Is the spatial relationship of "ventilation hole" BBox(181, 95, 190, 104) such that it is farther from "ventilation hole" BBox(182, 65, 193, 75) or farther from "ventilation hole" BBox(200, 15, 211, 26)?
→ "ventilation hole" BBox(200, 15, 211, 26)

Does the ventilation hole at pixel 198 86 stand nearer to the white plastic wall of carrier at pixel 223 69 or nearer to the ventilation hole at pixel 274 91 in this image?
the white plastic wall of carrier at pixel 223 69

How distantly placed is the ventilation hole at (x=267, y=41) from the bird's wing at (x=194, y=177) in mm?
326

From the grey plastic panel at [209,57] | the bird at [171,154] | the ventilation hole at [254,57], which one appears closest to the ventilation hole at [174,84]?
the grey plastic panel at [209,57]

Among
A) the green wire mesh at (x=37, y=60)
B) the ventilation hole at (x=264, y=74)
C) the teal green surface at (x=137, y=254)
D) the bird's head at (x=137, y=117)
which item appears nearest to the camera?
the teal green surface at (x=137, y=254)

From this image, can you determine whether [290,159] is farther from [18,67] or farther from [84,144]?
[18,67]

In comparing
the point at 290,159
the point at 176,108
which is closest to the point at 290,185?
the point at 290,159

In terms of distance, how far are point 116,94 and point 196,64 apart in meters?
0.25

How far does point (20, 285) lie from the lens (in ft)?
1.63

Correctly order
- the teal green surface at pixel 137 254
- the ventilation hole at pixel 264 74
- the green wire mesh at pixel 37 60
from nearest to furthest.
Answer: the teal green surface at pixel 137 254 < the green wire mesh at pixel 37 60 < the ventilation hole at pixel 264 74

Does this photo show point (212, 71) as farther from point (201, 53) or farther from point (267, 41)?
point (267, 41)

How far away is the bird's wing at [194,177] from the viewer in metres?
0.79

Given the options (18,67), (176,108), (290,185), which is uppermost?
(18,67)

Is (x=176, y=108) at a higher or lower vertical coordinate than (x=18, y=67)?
________________________
| Problem details |
Reproduce all of the records above line for line, changing nothing.

| Correct response |
Is the spatial relationship of "ventilation hole" BBox(181, 95, 190, 104) such that it is farther from "ventilation hole" BBox(182, 65, 193, 75) or farther from "ventilation hole" BBox(200, 15, 211, 26)?
→ "ventilation hole" BBox(200, 15, 211, 26)

Does the ventilation hole at pixel 198 86 stand nearer to the white plastic wall of carrier at pixel 223 69 or nearer to the ventilation hole at pixel 274 91 in this image?
the white plastic wall of carrier at pixel 223 69

How distantly placed is the ventilation hole at (x=267, y=41) from the bird's wing at (x=194, y=177) in mm?
326

From the grey plastic panel at [209,57] | the bird at [171,154] | the ventilation hole at [254,57], which one appears closest to the ventilation hole at [174,84]?
the grey plastic panel at [209,57]

Among
A) the green wire mesh at (x=37, y=60)
B) the ventilation hole at (x=264, y=74)
C) the teal green surface at (x=137, y=254)
D) the bird's head at (x=137, y=117)
which item appears nearest to the camera?
the teal green surface at (x=137, y=254)

From this image, can you determine whether [290,159] is farther from [18,67] or farther from [84,144]?
[18,67]

In comparing
the point at 290,159
the point at 176,108
which is closest to the point at 290,185?
the point at 290,159

In terms of distance, how far are point 116,94 and point 196,64 apart in meters?
0.25

How far does point (20, 285) lie from the lens (in ft)?
1.63

Correctly order
- the teal green surface at pixel 137 254
- the ventilation hole at pixel 264 74
- the green wire mesh at pixel 37 60
from nearest to furthest.
Answer: the teal green surface at pixel 137 254 < the green wire mesh at pixel 37 60 < the ventilation hole at pixel 264 74

Does this photo show point (212, 71) as farther from point (201, 53) or farther from point (267, 41)?
point (267, 41)

How far away is the bird's wing at [194,177] from the viewer in metres?
0.79

Given the options (18,67), (176,108), (290,185), which is uppermost?
(18,67)

Is (x=176, y=108) at a higher or lower vertical coordinate than (x=18, y=67)?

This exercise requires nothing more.